Segment Start: PROVIDED PASSAGE
By Anonymous Anonymous, at Fri Jan 01, 12:13:00 PM:

The Nebraska Exemption isn't specifically ALLOWED by the Constitution. Once upon a time, that was enough.

Theoretically, Congress can only DO those things that the Constitution says they can do. That is, everything they do must refer to a specific power granted them in the Constitution.

Of course, it hasn't worked that way in a long, looong time.

Which is why the Constitution is DEFUNCT, USELESS, DEAD.

Which, in turn, is why there is NO SUCH THING as the RULE OF LAW in this nation anymore.

Which, again in turn, is why we now live under abject TYRANNY. Because the RULE of LAW has been annihilated, Government CAN do anything they want. The only reason we don't live under personal, physical tyranny from day to day is because the Government simply hasn't decided to do it ...yet. We live at their whim.
Segment End: PROVIDED PASSAGE
Segment Start: DATA SHOWN
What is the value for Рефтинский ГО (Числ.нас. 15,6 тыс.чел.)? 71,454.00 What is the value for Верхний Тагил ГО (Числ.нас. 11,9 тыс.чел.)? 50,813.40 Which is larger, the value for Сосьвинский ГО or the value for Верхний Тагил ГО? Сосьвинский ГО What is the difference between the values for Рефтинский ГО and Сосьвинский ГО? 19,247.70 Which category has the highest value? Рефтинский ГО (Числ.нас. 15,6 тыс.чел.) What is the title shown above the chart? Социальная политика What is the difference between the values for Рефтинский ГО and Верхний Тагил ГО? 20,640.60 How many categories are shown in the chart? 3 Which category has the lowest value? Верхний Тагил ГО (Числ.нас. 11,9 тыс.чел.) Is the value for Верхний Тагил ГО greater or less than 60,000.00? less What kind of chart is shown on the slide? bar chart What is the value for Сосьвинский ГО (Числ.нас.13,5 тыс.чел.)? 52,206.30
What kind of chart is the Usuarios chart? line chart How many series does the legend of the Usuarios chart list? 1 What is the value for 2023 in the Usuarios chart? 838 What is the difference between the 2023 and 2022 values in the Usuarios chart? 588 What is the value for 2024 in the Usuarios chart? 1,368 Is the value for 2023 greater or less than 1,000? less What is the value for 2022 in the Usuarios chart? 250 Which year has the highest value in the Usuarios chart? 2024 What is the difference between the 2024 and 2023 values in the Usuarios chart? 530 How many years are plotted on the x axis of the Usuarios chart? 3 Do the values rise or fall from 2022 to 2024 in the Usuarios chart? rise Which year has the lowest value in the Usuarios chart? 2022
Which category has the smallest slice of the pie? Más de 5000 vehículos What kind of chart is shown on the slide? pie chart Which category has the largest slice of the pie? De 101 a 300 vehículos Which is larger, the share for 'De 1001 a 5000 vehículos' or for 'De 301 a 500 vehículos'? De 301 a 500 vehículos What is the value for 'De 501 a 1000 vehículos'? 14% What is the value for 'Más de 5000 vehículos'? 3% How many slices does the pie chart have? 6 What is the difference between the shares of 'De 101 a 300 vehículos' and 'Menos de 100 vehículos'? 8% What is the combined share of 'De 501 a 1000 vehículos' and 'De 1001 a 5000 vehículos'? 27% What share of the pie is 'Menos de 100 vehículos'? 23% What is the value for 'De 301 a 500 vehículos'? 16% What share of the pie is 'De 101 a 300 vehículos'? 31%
Segment End: DATA SHOWN
QUESTIONS:
1. Reproduce the part of the Nebraska Exemption comment from "Theoretically, Congress can" up to and including "in the Constitution.".
2. Go on with the comment about the Nebraska Exemption, picking up after its last sentence.

RESPONSE LIST:
1.
Theoretically, Congress can only DO those things that the Constitution says they can do. That is, everything they do must refer to a specific power granted them in the Constitution.

2.
By Anonymous IndispensableDestiny, at Fri Jan 01, 12:15:00 PM:

Regarding the Nebraska exemption, Article I, Section 8, of the Constitution, requires “all Duties, Imposts and Excises shall be uniform throughout the United States.” Also, The Privileges and Immunities Clause, Article IV, Section 2, "The Citizens of each State shall be entitled to all Privileges and Immunities of Citizens in the several States." Finally, the catch-all due process clauses in the 5th and 14th amendments.

As for Mayo, my 80-something uncle is a patient at the Mayo facility in Glendale, AZ. He will not be happy, but is too stoic to complain. I can't say the same for all the other retires living around Phoenix.  

By Anonymous Mad as Hell, at Fri Jan 01, 01:09:00 PM:

The Healthcare bill is built on on a shaky foundation of inconsistent compromises on a few key points -- it may fall apart yet. There will be a small gap in time between when Obama-Pelosi-Reid cut their final deal and then try to jam a final vote, I expect. If so, how that plays will be critical and could be outcome determinative. There'll be just a narrow opportunity to break Obama's shaky voting coalition.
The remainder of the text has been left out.